AUT University's Centre of Excellence in Sport, Recreation and Public Health research is also on site.
AUT professor Grant Schofield is working at a standing desk upstairs - as are students in the next room.
This is the Human Potential Centre, which connects with "actual people" rather than just athletes. Out his window, a group of school kids are seen jogging around the track.
He has tried to turn health on its head - talking about health not sickness, trying to figure how to get the most out of life.
He is well known for his work in getting children moving and encouraging schools to let go of the rules and let children play freely - including old-fashioned rough-and-tumble play.
He has reinvented the office environment in this department with bar-leaner type desks and stalls to try get people off their butts.
So on that note I go back downstairs to the smell of roasting coffee beans from the cafe.
It is a thoroughfare of mothers taking their young ones to swimming, workers grabbing a bite to eat after using the public gym, and students sitting with one eye on books and one eye on the basketball on the TV.
I chat with Craig Harrison who is head of the athlete development programme, working with young athletes aged from 8-14.
These kids pay to be part of an academy that trains three times. The academies don't specialise sport, it's more about giving the young athletes the building blocks of co-ordination, balance and strength, along with good technique to take into their chosen sports at an older age.
"If you want to do maths you need to learn how to count before you can do calculous."
And it's about keeping it fun - so children are engaged and want to progress.
"It's not elitist as there is no criteria to join. You can come into this programme and be passionate about sport and not wanting to achieve to any level but just want to get better," he says.

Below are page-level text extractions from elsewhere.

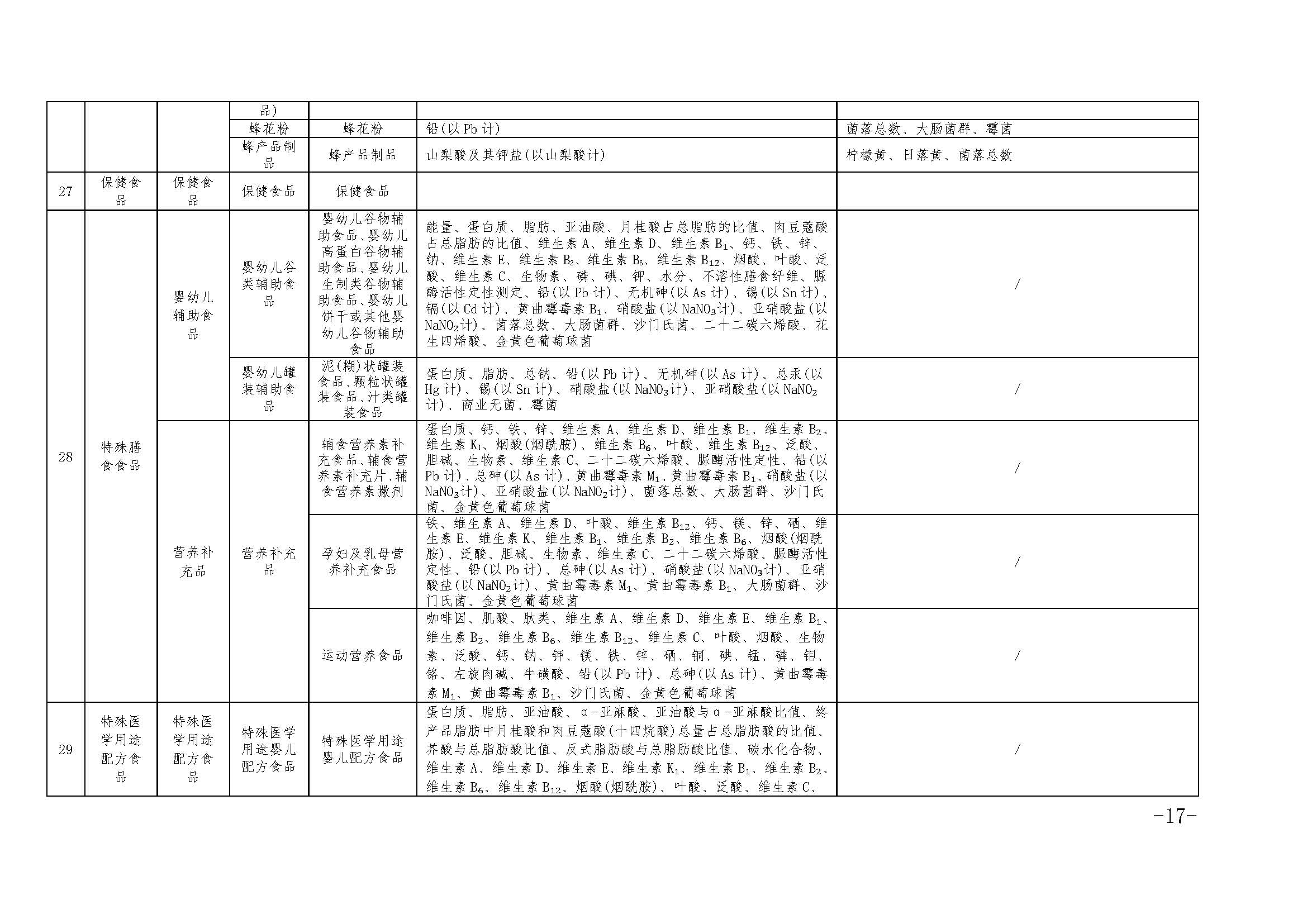 |  |  |  | 品) |  |  |  |
|---|---|---|---|---|---|---|
|  |  |  | 蜂花粉 | 蜂花粉 | 铅(以Pb计) | 菌落总数、大肠菌群、霉菌 |
|  |  |  | 蜂产品制品 | 蜂产品制品 | 山梨酸及其钾盐(以山梨酸计) | 柠檬黄、日落黄、菌落总数 |
| 27 | 保健食品 | 保健食品 | 保健食品 | 保健食品 |  |  |
| 28 | 特殊膳食食品 | 婴幼儿辅助食品 | 婴幼儿谷类辅助食品 | 婴幼儿谷物辅助食品、婴幼儿高蛋白谷物辅助食品、婴幼儿生制类谷物辅助食品、婴幼儿饼干或其他婴幼儿谷物辅助食品 | 能量、蛋白质、脂肪、亚油酸、月桂酸占总脂肪的比值、肉豆蔻酸占总脂肪的比值、维生素A、维生素D、维生素$B_1$、钙、铁、锌、钠、维生素E、维生素$B_2$、维生素$B_6$、维生素$B_{12}$、烟酸、叶酸、泛酸、维生素C、生物素、磷、碘、钾、水分、不溶性膳食纤维、脲酶活性定性测定、铅(以Pb计)、无机砷(以As计)、锡(以Sn计)、镉(以Cd计)、黄曲霉毒素$B_1$、硝酸盐(以$NaNO_3$计)、亚硝酸盐(以$NaNO_2$计)、菌落总数、大肠菌群、沙门氏菌、二十二碳六烯酸、花生四烯酸、金黄色葡萄球菌 | / |
|  |  |  | 婴幼儿罐装辅助食品 | 泥(糊)状罐装食品、颗粒状罐装食品、汁类罐装食品 | 蛋白质、脂肪、总钠、铅(以Pb计)、无机砷(以As计)、总汞(以Hg计)、锡(以Sn计)、硝酸盐(以$NaNO_3$计)、亚硝酸盐(以$NaNO_2$计)、商业无菌、霉菌 | / |
|  |  | 营养补充品 | 营养补充品 | 辅食营养素补充食品、辅食营养素补充片、辅食营养素撒剂 | 蛋白质、钙、铁、锌、维生素A、维生素D、维生素$B_1$、维生素$B_2$、维生素$K_1$、烟酸(烟酰胺)、维生素$B_6$、叶酸、维生素$B_{12}$、泛酸、胆碱、生物素、维生素C、二十二碳六烯酸、脲酶活性定性、铅(以Pb计)、总砷(以As计)、黄曲霉毒素$M_1$、黄曲霉毒素$B_1$、硝酸盐(以$NaNO_3$计)、亚硝酸盐(以$NaNO_2$计)、菌落总数、大肠菌群、沙门氏菌、金黄色葡萄球菌 | / |
|  |  |  |  | 孕妇及乳母营养补充食品 | 铁、维生素A、维生素D、叶酸、维生素$B_{12}$、钙、镁、锌、硒、维生素E、维生素K、维生素$B_1$、维生素$B_2$、维生素$B_6$、烟酸(烟酰胺)、泛酸、胆碱、生物素、维生素C、二十二碳六烯酸、脲酶活性定性、铅(以Pb计)、总砷(以As计)、硝酸盐(以$NaNO_3$计)、亚硝酸盐(以$NaNO_2$计)、黄曲霉毒素$M_1$、黄曲霉毒素$B_1$、大肠菌群、沙门氏菌、金黄色葡萄球菌 | / |
|  |  |  |  | 运动营养食品 | 咖啡因、肌酸、肽类、维生素A、维生素D、维生素E、维生素$B_1$、维生素$B_2$、维生素$B_6$、维生素$B_{12}$、维生素C、叶酸、烟酸、生物素、泛酸、钙、钠、钾、镁、铁、锌、硒、铜、碘、锰、磷、钼、铬、左旋肉碱、牛磺酸、铅(以Pb计)、总砷(以As计)、黄曲霉毒素$M_1$、黄曲霉毒素$B_1$、沙门氏菌、金黄色葡萄球菌 | / |
| 29 | 特殊医学用途配方食品 | 特殊医学用途配方食品 | 特殊医学用途婴儿配方食品 | 特殊医学用途婴儿配方食品 | 蛋白质、脂肪、亚油酸、α-亚麻酸、亚油酸与α-亚麻酸比值、终产品脂肪中月桂酸和肉豆蔻酸(十四烷酸)总量占总脂肪酸的比值、芥酸与总脂肪酸比值、反式脂肪酸与总脂肪酸比值、碳水化合物、维生素A、维生素D、维生素E、维生素$K_1$、维生素$B_1$、维生素$B_2$、维生素$B_6$、维生素$B_{12}$、烟酸(烟酰胺)、叶酸、泛酸、维生素C、 | / |

-17-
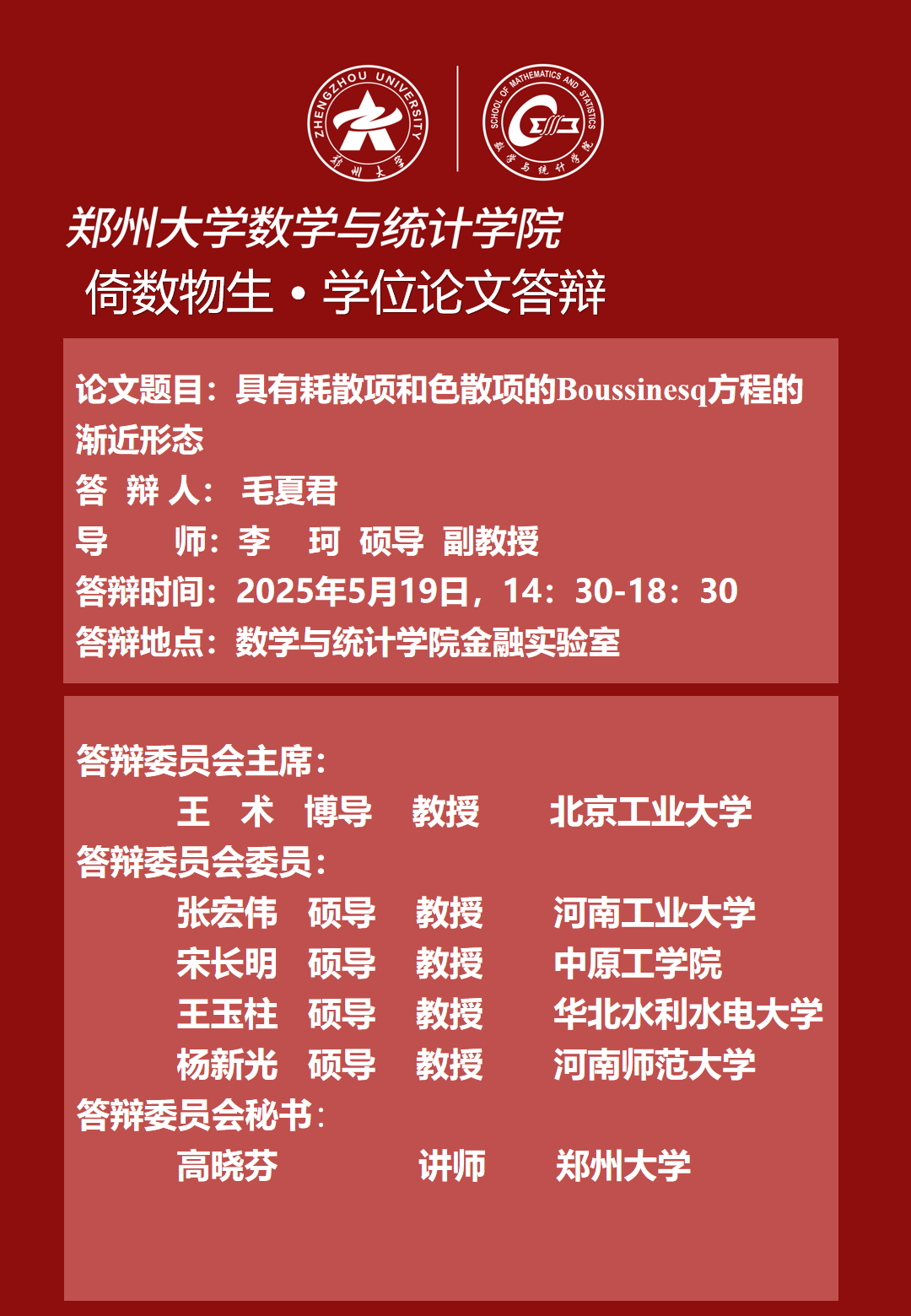 ZHENGZHOU UNIVERSITY
郑州大学
SCHOOL OF MATHEMATICS AND STATISTICS
数学与统计学院

郑州大学数学与统计学院
倚数物生 • 学位论文答辩

论文题目：具有耗散项和色散项的Boussinesq方程的渐近形态
答 辩 人： 毛夏君
导　　师：李　珂 硕导 副教授
答辩时间：2025年5月19日，14：30-18：30
答辩地点：数学与统计学院金融实验室

答辩委员会主席：
王　术　博导　教授　北京工业大学
答辩委员会委员：
张宏伟　硕导　教授　河南工业大学
宋长明　硕导　教授　中原工学院
王玉柱　硕导　教授　华北水利水电大学
杨新光　硕导　教授　河南师范大学
答辩委员会秘书：
高晓芬　讲师　郑州大学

AUT Millennium chief executive Mike Stanley says the partnerships, behind the facility have contributed to its success.
It brought together isolated sports, recreation, education research and development - which can be done in Hawke's Bay as well.
There were nay-sayers in the beginning but the collaboration has worked well and people got on board as it grew and developed.
Graeme Avery was a key player in getting it off the ground and Mr Stanley believes he can do it again in the Bay.
"I've never met a man more energetic and visionary and committed. He's a highly intelligent man who monitors broadly societal trends and future thinking and is an early adapter of all those things and has got incredible passion for things he commits to, you're very lucky to have him in the Bay," Mr Stanley says.